## Material for this exercise
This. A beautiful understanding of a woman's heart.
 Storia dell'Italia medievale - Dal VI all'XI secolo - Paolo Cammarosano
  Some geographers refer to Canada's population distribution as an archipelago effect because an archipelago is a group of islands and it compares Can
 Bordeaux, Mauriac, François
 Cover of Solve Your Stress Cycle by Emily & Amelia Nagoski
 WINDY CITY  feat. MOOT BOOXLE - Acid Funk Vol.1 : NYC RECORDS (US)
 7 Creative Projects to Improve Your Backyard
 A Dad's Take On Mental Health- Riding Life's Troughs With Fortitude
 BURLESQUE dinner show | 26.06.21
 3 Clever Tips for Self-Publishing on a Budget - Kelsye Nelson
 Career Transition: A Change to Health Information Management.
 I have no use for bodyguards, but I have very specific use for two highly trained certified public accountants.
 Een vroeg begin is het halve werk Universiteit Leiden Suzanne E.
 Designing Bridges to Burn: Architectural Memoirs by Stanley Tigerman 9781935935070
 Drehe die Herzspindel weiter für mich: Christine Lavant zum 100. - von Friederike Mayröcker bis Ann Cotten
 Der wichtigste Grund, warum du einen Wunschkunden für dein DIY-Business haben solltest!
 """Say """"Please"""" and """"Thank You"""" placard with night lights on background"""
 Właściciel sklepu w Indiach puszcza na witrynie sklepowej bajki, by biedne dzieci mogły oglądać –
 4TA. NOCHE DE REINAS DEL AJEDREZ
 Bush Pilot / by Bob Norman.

## Activity
Find "Cover of Solve" in the data above, then repeat that line and all lines after it exactly, ending with the final line.

## Result
 Cover of Solve Your Stress Cycle by Emily & Amelia Nagoski
 WINDY CITY  feat. MOOT BOOXLE - Acid Funk Vol.1 : NYC RECORDS (US)
 7 Creative Projects to Improve Your Backyard
 A Dad's Take On Mental Health- Riding Life's Troughs With Fortitude
 BURLESQUE dinner show | 26.06.21
 3 Clever Tips for Self-Publishing on a Budget - Kelsye Nelson
 Career Transition: A Change to Health Information Management.
 I have no use for bodyguards, but I have very specific use for two highly trained certified public accountants.
 Een vroeg begin is het halve werk Universiteit Leiden Suzanne E.
 Designing Bridges to Burn: Architectural Memoirs by Stanley Tigerman 9781935935070
 Drehe die Herzspindel weiter für mich: Christine Lavant zum 100. - von Friederike Mayröcker bis Ann Cotten
 Der wichtigste Grund, warum du einen Wunschkunden für dein DIY-Business haben solltest!
 """Say """"Please"""" and """"Thank You"""" placard with night lights on background"""
 Właściciel sklepu w Indiach puszcza na witrynie sklepowej bajki, by biedne dzieci mogły oglądać –
 4TA. NOCHE DE REINAS DEL AJEDREZ
 Bush Pilot / by Bob Norman.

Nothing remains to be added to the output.